Although bias cannot fully be excluded, we think that the extent of this kind of bias
is negligible since the main reason for the reduced number of subjects in our longitudinal
analysis is the timing of entering the care program. In this, patients differ in the
duration of participation in the care program, rather than patients leave the program
due to disease-related causes. Another limitation is the absence of data regarding
the trajectory of weight before the diagnosis AD was made. Weight loss may be a preclinical
feature of AD 44],52]. Perhaps, weight loss in patients from our cohort may have occurred before they were
referred to the memory clinic. In addition, the association between MTA and the trajectory
of weight change could depend on disease severity at baseline as measured with the
MMSE. Unfortunately, we did not have enough patients to stratify by MMSE or to do
a sensitivity analysis. Moreover, MTA was measured cross-sectionally, instead of longitudinally.
Therefore, it was not possible to investigate whether percent change in MTA over time
predicts weight change, nor to elucidate whether weight loss causes disease progression
by aggravating MTA. In addition, it was not possible to elucidate patterns of MTA
atrophy. These patterns are, unfortunately, not fully elucidated by other studies
25]. Because of the retrospective nature of the study, we were dependent on data collected
in the past. As a consequence, some data was not available, for instance information
on appetite measured with a valid scale and information on dietary intake. In addition,
we could not adjust for all known factors associated with weight loss, such as caregiver
burden 53].
To the best of our knowledge, this is the largest study examining the relationship
between MTA and the trajectory of weight change in AD patients, and the only study
in which body weight was measured longitudinally. Another strength of the study is
the use of the GLMM. Statistical analysis of longitudinal data is complicated because
of interdependency of measurements and, particular in older AD patients, drop out
of patients 54]. The GLMM is specifically developed for the analysis of longitudinal-dependent data.

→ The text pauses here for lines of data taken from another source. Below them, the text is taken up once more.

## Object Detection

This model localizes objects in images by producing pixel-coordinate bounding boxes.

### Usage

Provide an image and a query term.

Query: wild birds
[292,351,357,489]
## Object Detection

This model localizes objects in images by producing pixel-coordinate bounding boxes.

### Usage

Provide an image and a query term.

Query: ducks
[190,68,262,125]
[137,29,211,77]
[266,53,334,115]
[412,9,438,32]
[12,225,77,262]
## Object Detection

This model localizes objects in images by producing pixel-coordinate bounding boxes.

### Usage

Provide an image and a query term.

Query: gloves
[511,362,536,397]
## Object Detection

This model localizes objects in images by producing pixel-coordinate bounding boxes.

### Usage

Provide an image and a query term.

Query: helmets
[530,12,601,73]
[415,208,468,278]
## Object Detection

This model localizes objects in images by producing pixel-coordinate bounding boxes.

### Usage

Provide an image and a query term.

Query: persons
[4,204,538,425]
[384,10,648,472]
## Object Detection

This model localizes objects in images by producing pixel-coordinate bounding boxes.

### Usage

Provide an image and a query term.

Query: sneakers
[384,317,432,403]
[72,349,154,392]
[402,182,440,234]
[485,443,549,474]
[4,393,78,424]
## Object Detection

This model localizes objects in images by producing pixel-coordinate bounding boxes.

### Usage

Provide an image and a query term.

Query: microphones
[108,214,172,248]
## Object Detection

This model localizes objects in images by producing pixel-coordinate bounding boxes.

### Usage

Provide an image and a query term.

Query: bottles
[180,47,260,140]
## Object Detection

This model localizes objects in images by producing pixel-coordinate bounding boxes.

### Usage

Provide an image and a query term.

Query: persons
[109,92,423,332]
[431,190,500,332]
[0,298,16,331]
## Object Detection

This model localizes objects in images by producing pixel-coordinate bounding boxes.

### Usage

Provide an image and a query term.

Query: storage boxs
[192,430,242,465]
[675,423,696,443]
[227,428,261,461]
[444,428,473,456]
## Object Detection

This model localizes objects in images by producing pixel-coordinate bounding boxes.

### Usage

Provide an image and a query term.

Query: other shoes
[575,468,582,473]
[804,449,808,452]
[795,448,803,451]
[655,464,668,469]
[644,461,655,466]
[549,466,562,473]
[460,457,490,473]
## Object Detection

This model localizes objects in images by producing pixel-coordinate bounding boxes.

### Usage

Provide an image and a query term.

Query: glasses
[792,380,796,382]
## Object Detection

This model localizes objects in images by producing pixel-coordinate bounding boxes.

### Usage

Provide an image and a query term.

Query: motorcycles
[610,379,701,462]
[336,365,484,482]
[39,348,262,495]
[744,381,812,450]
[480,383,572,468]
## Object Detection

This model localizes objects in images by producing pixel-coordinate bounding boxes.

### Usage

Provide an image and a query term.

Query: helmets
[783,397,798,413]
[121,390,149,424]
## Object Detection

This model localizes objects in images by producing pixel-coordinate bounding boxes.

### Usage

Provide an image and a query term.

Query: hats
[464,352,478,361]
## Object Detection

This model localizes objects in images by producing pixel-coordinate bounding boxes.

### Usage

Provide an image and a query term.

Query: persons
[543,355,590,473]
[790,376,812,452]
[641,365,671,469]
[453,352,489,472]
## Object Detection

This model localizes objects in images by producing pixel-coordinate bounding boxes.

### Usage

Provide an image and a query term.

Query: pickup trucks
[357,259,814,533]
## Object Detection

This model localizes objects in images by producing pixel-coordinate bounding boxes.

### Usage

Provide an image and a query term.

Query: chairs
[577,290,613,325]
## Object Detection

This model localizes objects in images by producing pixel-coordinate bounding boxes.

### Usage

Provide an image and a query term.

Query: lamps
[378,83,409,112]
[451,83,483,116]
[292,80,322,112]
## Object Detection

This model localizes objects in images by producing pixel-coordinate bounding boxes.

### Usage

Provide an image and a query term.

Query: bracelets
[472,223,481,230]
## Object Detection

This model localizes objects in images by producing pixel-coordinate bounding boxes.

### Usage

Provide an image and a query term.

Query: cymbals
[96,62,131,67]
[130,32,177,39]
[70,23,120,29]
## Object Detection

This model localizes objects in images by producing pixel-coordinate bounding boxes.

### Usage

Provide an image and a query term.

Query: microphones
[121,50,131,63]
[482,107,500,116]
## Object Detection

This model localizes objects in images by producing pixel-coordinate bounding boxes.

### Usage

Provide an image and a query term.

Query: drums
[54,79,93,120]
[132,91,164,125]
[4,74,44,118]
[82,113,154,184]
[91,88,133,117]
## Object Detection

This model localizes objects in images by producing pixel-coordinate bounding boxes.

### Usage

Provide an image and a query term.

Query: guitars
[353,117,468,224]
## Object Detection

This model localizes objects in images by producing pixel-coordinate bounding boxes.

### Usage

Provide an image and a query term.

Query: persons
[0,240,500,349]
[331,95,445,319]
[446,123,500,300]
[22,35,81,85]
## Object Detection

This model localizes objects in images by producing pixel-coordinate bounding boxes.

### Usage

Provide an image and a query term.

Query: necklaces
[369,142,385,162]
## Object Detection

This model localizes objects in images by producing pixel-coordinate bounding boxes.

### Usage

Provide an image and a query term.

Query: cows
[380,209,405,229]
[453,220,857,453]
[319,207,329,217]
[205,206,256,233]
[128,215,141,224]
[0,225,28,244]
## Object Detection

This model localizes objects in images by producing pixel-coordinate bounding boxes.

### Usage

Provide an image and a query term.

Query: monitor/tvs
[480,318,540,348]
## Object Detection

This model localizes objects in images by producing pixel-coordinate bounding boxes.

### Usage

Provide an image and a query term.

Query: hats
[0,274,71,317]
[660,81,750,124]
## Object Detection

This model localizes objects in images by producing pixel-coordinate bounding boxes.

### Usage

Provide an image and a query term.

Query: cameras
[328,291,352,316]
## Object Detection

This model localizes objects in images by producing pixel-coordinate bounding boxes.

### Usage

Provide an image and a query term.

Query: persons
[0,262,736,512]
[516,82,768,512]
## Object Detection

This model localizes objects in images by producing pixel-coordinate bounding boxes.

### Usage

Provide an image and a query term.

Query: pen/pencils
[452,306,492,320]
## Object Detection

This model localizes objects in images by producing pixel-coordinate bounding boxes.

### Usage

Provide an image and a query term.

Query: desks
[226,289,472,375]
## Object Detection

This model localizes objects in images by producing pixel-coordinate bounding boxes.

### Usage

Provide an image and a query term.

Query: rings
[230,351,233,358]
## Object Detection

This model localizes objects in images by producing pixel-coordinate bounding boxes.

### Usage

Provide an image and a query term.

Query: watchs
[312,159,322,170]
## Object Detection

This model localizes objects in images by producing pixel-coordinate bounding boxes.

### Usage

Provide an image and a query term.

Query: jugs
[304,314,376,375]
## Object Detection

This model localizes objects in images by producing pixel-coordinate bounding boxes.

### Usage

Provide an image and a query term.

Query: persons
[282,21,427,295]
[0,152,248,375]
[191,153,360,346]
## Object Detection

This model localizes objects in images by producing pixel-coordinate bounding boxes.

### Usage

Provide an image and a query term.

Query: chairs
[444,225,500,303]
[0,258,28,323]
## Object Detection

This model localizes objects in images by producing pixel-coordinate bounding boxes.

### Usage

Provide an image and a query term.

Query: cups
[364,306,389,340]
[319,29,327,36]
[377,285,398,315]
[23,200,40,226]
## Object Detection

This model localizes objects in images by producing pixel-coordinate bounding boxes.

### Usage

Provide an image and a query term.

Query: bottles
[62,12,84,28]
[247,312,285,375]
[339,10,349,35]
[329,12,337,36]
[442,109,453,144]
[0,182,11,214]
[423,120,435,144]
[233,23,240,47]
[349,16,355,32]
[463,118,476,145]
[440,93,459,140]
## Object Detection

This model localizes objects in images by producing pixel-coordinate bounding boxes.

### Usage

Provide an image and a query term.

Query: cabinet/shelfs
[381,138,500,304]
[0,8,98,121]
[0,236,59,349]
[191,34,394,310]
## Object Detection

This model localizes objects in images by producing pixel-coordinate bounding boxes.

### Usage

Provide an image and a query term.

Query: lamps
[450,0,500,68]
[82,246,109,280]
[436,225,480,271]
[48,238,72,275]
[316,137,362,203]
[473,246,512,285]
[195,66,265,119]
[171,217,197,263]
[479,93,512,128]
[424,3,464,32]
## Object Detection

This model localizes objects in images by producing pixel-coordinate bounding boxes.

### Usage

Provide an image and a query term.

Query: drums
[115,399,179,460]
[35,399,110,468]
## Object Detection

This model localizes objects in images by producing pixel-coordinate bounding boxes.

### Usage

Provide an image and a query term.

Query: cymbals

All data contribute to the longitudinal analysis and even data from patients who dropped
out can be used. This way we could include a large number of patients with a long
length of follow-up. Moreover, the severity of MTA was scored independently by two
raters. The agreement between the raters was fair to good, and better than the interobserver
agreement of Scheltens et al., which was fair 37].